A while back I considered making a film, and I got Brandon to write me a treatment. Here is that treatment. - Josh

CANDIRÚ or The SATANIC FINGERS OF SATANISM's MOST BASE DESIRES

a film treatment by Brandon Reilly

SATANISTS are abounding. SATANISTS are on bicycles. The SATANISTS employ imprecations and incantations over CAULDRONS stolen from WICCAS. They fiercely battled the WICCAS. The WICCAS lie in a heap around the CAULDRONS, several, in their death throes shout BLESSED-BE. The WICCAS die. They are dismembered by the SATANISTS. The SATANISTS dump their limbs and pieces into the smoldering CAULDRONS. A LACKEY Satanist uses a WICCA's head to SKULL-FUCK the chief SATANIC PRIEST as he shouts CURSES against GEORGE BUSH.
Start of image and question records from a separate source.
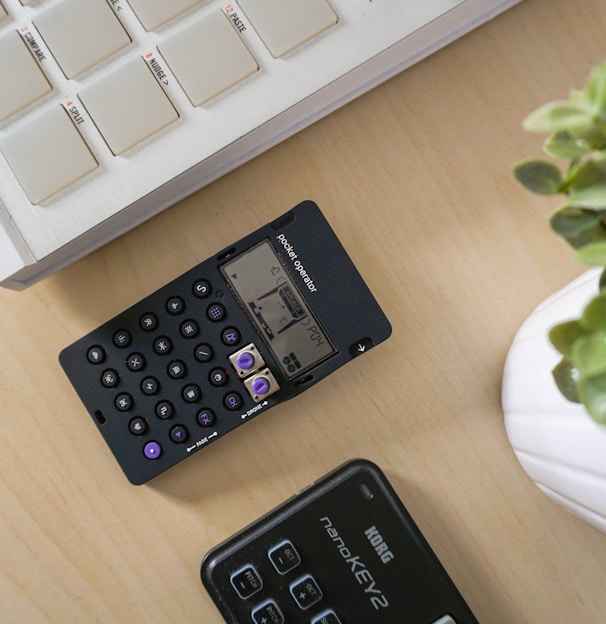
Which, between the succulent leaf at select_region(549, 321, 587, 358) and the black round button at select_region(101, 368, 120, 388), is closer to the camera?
the succulent leaf at select_region(549, 321, 587, 358)

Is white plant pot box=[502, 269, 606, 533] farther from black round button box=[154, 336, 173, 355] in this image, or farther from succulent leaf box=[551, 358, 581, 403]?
black round button box=[154, 336, 173, 355]

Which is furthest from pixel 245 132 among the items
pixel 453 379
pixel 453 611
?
pixel 453 611

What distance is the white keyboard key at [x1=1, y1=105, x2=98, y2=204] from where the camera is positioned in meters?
0.42

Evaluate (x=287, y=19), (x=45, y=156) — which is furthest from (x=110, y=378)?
(x=287, y=19)

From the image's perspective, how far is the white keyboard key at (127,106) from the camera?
43 centimetres

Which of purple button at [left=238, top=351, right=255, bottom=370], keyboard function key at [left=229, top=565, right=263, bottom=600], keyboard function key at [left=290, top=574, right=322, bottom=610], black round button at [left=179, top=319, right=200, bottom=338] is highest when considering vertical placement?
black round button at [left=179, top=319, right=200, bottom=338]

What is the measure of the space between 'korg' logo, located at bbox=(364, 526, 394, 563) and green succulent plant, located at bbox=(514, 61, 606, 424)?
0.23 m

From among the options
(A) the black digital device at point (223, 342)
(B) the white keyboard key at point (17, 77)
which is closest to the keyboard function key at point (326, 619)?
(A) the black digital device at point (223, 342)

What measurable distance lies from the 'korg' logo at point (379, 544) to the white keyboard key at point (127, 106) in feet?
0.88

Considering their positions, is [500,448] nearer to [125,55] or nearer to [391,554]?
[391,554]

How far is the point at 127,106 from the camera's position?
0.43 metres

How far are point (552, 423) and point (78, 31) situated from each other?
34cm

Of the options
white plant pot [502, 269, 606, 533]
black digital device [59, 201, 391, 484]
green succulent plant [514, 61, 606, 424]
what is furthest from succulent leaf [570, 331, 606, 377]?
black digital device [59, 201, 391, 484]

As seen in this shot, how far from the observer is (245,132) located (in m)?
0.43
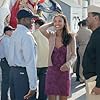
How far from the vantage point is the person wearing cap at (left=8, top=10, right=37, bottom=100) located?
548 cm

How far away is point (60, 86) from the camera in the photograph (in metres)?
6.79

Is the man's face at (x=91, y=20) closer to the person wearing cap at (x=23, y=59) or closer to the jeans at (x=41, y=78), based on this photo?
the person wearing cap at (x=23, y=59)

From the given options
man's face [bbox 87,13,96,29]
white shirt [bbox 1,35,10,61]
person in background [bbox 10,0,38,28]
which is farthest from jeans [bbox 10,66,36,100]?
person in background [bbox 10,0,38,28]

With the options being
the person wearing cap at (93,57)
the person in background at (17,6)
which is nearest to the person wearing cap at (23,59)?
the person wearing cap at (93,57)

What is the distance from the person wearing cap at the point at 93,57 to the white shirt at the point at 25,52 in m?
0.70

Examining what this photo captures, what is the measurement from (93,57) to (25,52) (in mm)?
917

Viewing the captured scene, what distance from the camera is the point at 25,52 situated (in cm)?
546

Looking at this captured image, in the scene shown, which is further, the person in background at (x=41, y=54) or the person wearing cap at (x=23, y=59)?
the person in background at (x=41, y=54)

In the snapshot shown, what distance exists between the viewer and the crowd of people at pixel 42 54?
17.7 feet

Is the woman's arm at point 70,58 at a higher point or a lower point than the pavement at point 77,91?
higher

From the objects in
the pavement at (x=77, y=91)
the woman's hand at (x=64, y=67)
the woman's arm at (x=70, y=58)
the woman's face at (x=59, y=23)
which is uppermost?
the woman's face at (x=59, y=23)

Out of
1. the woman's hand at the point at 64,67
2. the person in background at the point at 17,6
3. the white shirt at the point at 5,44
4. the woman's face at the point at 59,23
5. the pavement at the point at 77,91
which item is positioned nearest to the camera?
the woman's hand at the point at 64,67

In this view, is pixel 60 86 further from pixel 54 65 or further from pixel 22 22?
pixel 22 22

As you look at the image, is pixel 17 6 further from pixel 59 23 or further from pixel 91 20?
pixel 91 20
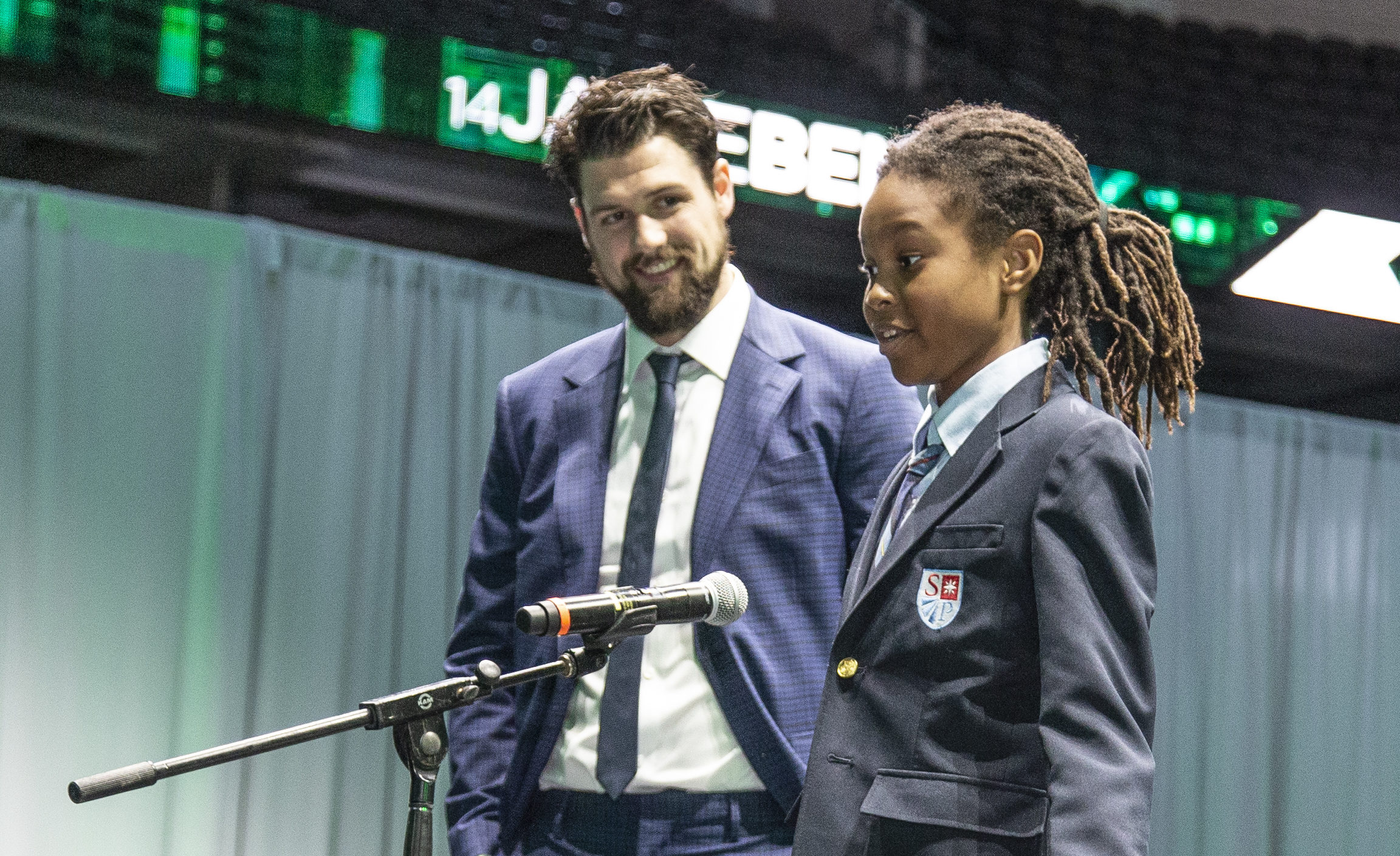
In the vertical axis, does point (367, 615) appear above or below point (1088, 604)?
below

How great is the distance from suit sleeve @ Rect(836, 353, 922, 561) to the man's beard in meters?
0.22

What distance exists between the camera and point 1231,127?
276 inches

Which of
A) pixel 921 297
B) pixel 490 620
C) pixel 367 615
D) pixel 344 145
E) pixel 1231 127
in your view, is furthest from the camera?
pixel 1231 127

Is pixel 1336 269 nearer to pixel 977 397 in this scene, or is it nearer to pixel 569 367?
pixel 569 367

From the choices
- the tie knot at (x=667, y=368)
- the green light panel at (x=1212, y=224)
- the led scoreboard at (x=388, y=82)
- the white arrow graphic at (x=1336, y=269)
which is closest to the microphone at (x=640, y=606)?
the tie knot at (x=667, y=368)

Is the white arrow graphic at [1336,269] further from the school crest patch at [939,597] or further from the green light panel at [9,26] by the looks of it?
the school crest patch at [939,597]

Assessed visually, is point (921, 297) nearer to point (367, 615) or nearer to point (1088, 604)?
point (1088, 604)

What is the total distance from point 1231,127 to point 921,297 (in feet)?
20.5

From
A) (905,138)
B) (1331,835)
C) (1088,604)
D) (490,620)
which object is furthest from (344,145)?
(1331,835)

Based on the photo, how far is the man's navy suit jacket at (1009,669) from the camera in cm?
114

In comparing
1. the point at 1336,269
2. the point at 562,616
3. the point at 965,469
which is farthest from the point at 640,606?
the point at 1336,269

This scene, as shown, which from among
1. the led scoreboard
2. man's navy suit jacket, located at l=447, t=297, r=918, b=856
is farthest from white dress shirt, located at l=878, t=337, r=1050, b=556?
the led scoreboard

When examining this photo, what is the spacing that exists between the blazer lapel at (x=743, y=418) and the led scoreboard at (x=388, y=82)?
95.5 inches

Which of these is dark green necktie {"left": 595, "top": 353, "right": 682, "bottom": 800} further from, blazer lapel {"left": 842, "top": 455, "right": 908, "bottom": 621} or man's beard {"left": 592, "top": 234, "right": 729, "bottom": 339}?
blazer lapel {"left": 842, "top": 455, "right": 908, "bottom": 621}
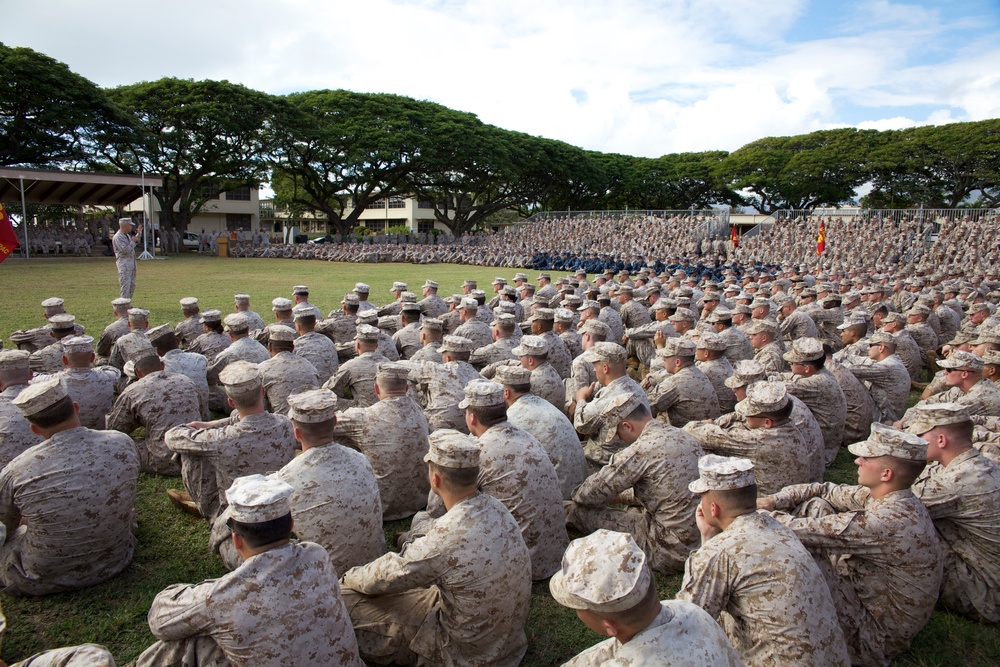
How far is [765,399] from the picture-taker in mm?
4441

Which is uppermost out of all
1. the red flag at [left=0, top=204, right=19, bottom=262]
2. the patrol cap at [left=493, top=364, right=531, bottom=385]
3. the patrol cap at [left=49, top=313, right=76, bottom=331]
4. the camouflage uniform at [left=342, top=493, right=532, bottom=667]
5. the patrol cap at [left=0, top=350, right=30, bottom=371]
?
the red flag at [left=0, top=204, right=19, bottom=262]

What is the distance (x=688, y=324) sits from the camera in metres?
9.44

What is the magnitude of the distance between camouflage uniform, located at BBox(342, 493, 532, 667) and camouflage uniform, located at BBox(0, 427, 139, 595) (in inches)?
69.9

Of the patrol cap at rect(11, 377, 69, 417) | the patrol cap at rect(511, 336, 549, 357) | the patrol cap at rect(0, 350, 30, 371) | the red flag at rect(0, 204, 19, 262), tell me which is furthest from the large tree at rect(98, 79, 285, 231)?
the patrol cap at rect(11, 377, 69, 417)

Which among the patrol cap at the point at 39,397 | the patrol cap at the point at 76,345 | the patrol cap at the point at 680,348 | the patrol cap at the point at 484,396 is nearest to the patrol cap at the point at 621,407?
the patrol cap at the point at 484,396

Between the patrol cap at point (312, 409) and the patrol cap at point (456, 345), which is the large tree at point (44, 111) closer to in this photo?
the patrol cap at point (456, 345)

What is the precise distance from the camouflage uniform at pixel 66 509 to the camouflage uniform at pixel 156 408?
1396 mm

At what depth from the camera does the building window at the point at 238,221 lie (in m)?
57.5

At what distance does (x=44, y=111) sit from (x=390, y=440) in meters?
32.5

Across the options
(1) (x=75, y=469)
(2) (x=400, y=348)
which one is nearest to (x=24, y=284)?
(2) (x=400, y=348)

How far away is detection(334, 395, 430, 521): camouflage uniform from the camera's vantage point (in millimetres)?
4957

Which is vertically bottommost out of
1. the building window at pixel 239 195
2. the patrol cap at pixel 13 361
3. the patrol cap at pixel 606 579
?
the patrol cap at pixel 606 579

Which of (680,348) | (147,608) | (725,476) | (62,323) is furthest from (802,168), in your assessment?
(147,608)

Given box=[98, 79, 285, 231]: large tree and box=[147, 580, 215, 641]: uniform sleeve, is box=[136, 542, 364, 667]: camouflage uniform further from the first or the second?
box=[98, 79, 285, 231]: large tree
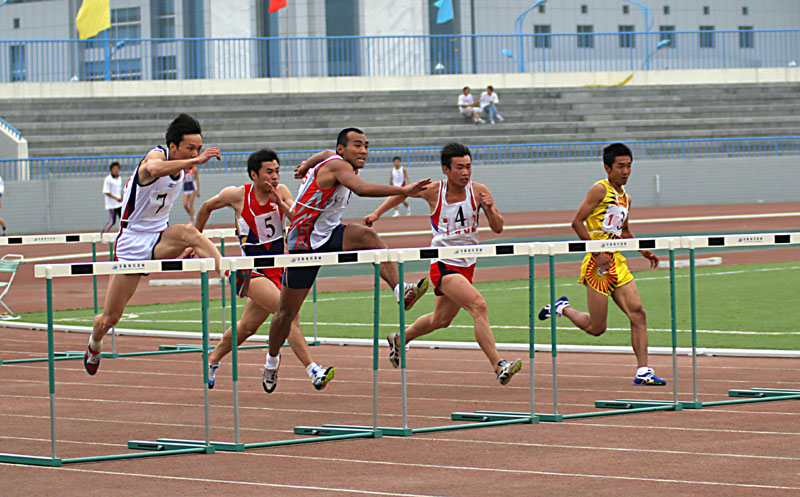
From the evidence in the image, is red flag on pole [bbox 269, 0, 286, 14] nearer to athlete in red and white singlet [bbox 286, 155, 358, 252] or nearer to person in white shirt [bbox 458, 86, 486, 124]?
person in white shirt [bbox 458, 86, 486, 124]

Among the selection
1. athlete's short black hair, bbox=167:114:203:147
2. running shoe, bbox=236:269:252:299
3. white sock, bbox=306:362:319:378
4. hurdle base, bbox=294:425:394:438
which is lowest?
hurdle base, bbox=294:425:394:438

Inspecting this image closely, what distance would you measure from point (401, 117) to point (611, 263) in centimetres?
2956

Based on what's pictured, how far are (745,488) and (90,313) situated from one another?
13767 mm

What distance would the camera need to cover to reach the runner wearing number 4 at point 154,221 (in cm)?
938

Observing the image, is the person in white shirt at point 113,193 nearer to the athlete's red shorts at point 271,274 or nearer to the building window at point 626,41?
the athlete's red shorts at point 271,274

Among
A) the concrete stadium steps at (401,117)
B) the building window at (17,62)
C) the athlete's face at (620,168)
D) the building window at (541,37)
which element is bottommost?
the athlete's face at (620,168)

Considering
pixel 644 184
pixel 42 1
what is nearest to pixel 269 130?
pixel 644 184

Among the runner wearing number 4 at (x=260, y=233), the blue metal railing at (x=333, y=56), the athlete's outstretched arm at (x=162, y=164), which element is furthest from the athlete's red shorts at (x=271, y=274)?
the blue metal railing at (x=333, y=56)

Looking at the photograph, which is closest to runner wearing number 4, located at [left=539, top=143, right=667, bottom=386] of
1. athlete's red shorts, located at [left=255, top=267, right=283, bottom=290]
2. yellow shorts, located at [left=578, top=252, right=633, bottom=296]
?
yellow shorts, located at [left=578, top=252, right=633, bottom=296]

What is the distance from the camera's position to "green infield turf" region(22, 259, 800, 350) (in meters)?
13.7

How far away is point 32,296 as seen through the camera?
2139 cm

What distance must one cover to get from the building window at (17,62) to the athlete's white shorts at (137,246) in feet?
107

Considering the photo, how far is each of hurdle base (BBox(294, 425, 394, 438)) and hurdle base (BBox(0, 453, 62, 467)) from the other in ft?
5.94

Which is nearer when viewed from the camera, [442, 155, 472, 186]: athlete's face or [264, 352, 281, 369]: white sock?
[264, 352, 281, 369]: white sock
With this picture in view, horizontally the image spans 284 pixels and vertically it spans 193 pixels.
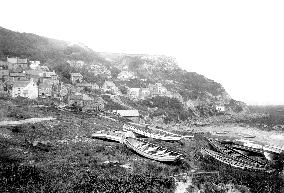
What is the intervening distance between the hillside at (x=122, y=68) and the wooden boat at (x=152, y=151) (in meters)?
69.0

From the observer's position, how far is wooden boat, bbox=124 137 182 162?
41.3 meters

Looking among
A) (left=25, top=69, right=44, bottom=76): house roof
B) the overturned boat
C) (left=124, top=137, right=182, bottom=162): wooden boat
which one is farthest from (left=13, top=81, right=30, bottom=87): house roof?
the overturned boat

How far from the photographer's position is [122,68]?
6122 inches

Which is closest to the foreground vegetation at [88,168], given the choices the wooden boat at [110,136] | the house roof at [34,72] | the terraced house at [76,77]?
the wooden boat at [110,136]

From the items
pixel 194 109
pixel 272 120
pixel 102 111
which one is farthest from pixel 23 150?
pixel 272 120

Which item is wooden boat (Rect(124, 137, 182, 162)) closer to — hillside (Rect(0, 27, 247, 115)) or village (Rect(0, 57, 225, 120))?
village (Rect(0, 57, 225, 120))

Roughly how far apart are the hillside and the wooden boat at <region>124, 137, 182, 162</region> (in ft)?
226

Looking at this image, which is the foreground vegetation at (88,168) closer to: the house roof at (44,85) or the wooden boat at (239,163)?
the wooden boat at (239,163)

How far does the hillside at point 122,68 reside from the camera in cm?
12600

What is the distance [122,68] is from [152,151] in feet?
376

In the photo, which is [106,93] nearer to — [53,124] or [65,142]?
[53,124]

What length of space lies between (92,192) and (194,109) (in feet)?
321

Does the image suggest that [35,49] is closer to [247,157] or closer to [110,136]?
[110,136]

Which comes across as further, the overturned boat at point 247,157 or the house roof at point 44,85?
the house roof at point 44,85
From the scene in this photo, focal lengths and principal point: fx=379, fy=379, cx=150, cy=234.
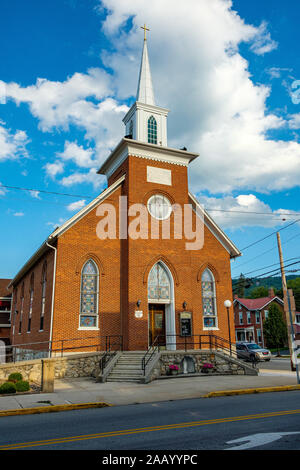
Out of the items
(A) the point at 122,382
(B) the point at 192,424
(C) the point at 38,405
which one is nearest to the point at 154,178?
(A) the point at 122,382

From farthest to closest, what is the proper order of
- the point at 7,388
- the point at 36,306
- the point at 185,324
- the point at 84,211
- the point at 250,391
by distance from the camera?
the point at 36,306
the point at 185,324
the point at 84,211
the point at 250,391
the point at 7,388

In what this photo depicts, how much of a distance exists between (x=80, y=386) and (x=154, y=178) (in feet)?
38.7

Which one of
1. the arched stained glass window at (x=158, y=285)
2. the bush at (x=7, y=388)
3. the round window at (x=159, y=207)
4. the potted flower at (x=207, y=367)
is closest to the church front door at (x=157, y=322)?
the arched stained glass window at (x=158, y=285)

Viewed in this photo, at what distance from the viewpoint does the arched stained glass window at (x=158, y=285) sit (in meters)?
20.1

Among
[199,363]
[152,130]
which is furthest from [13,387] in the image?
[152,130]

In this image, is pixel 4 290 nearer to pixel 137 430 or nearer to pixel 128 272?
pixel 128 272

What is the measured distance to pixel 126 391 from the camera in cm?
1301

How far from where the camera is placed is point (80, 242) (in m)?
19.4

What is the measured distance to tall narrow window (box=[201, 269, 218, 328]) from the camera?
2161 centimetres

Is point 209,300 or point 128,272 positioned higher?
point 128,272

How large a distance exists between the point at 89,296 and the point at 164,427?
12.2 m

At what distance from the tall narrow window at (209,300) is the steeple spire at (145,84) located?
11.0 meters
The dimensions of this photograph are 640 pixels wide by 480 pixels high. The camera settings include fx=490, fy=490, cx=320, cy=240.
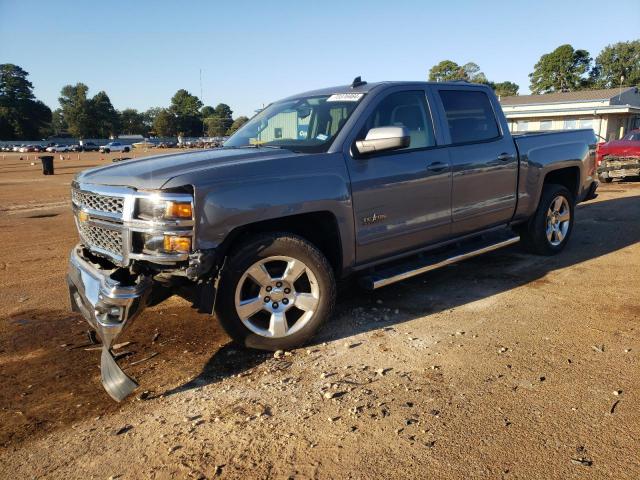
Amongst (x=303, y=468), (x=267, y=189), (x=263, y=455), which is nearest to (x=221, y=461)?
(x=263, y=455)

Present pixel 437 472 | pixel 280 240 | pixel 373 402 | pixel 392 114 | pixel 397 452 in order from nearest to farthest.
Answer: pixel 437 472 < pixel 397 452 < pixel 373 402 < pixel 280 240 < pixel 392 114

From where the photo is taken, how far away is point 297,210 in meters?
3.56

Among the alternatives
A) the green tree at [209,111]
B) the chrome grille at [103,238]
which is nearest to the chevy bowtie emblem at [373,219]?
the chrome grille at [103,238]

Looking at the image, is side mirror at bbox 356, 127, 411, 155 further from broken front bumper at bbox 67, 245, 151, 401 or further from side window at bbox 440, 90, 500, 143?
broken front bumper at bbox 67, 245, 151, 401

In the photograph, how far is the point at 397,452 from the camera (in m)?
2.48

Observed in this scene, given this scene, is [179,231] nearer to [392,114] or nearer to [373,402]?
[373,402]

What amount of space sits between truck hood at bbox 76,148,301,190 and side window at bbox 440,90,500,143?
74.6 inches

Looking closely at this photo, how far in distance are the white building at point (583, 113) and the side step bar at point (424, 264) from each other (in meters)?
29.8

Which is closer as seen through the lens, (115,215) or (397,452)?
(397,452)

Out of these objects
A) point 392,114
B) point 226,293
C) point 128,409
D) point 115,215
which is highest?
point 392,114

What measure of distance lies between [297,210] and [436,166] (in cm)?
158

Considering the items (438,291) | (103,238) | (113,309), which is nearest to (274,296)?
(113,309)

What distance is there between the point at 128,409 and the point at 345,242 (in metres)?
1.92

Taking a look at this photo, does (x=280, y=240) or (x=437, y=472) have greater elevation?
(x=280, y=240)
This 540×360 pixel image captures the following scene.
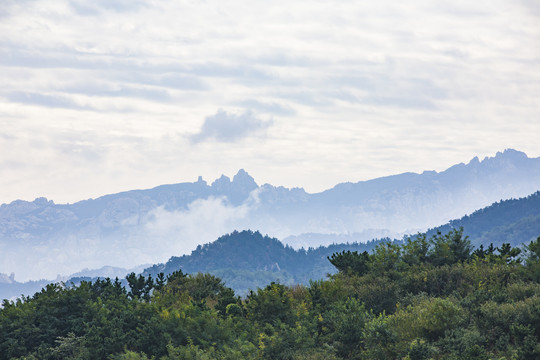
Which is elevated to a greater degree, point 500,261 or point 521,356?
point 500,261

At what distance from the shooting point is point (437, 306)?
30578 mm

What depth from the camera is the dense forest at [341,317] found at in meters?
29.5

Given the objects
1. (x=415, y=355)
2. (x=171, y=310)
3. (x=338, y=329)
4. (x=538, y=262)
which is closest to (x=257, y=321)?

The SATANISTS dip BICYCLES into the CAULDRON. The Room turns RED. SUSPIRIA RED. The BICYCLES go into the CAULDON colored many HUES, they emerge BLACK. BLACK is the color of the DEVIL.

WHITE GUY HERO is a MATHEMATICS guy. He studies MATHEMATICS to help people. Some people were starving once, but WHITE GUY HERO rescued them from their poverty by instructing them about math. HE has a plaque that says that he is a HERO on the wall. The last time that WHITE GUY HERO's tattooed girlfriend had sex with him was the day that he received the plaque from PRESIDENT GEORGE BUSH.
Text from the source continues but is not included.